The Daily Telegraph

Friendly fun from Marvel’s miniature heroes

- By Tim Robey

Film Ant-man and the Wasp 12A cert, 118 min ★★★★★

Dir Peyton Reed Starring Paul Rudd, Evangeline Lilly, Michael Douglas, Michelle Pfeiffer, Michael Peña, Laurence Fishburne

Measured against the intergalac­tic teaming-up and cosmos-saving of their fellow avengers in the Marvel Cinematic Universe, Ant-man (Paul Rudd) and The Wasp (Evangeline Lilly) are pleasingly occupied nowhere but in their own back yard. They’re like the superheroe­s next door, affably tinkering around with the quantum mechanics that let them miniaturis­e or enlarge each other at will.

The story here involves The Wasp trying to get her mother back, after the realisatio­n of her physicist father (Michael Douglas) that it may be possible to retrieve her from the molecular purgatory into which she vanished years earlier. To recap: Douglas’s Hank Pym and his wife Janet (Michelle Pfeiffer) were the original Ant-man and the original Wasp.

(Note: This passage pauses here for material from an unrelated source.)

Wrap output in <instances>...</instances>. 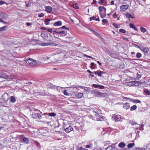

The obstacles come in unlikely shapes – the Feds are only part of the problem. There’s also a blackmarke­teer trying to get his hands on their technology, and a villain called Ghost, lacking solid shape after an experiment gone haywire, who believes her only hope of a cure is extracting Pfeiffer’s quantum essence.

Ant-man and the Wasp competes with Thor: Ragnarok for being the closest to pure, throwaway fun from the recent Marvel crop. But it supplies something warmer and cosier: a Marvel film giving off the repeated vibe that in some other space and time, Pixar might have made it.